FIG. 7 shows further optional features in connection with a parameter value sequence 7-2, that begins with five parameters classified as “low”, followed by another “correct” parameter values. The markers for the ten parameter values are denoted by reference numbers 7-11 through 7-20. A first change from the previous implementations is that the display area, denoted herein by 2-2′, is not symmetrical about the x axis. Instead the corner for the “correct” class, denoted by reference number 2-10′, is placed at (0, 1.5), while the corner 2-16′ for the “missed” class is placed at (0, −0.5). A second difference is that the g1 and g2 factors for the x and y parameters in equations (1) and (2) are not identical. Instead, for this example, g1=0.5 and g2=0.25. What this means is that the x coordinate changes twice as rapidly compared with the y coordinate.
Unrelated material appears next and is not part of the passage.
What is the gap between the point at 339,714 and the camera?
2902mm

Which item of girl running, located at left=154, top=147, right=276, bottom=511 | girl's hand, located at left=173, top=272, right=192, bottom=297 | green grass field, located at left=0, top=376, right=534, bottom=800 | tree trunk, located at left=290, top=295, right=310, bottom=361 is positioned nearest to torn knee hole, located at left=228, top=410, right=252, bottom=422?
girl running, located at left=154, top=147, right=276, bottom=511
FIG. 8 schematically shows a data processing system adapted for real-time analysis of a musical performance. For the sake of clarity and brevity, the data processing system will be called a computer. It is to be noted, however, that an ability to act as a general-purpose computer is not essential for the present invention or its embodiments.
The architecture of the computer, generally denoted by reference numeral 8-100, comprises one or more central processing units CP1 . . . CPn, generally denoted by reference numeral 8-110. Embodiments comprising multiple processing units 8-110 are preferably provided with a load balancing unit 8-115 that balances processing load among the multiple processing units 8-110. The multiple processing units 8-110 may be implemented as separate processor components or as physical processor cores or virtual processors within a single component case. In a typical implementation the computer architecture 8-100 comprises a network interface 8-120 for communicating with various data networks, which are generally denoted by reference sign DN. The data networks DN may include local-area networks, such as an Ethernet network, and/or wide-area networks, such as the internet. The data processing system may also reside in a smart telephone, in which case reference numeral 8-125 denotes a mobile network interface, through which the smart telephone may communicate with various access networks AN.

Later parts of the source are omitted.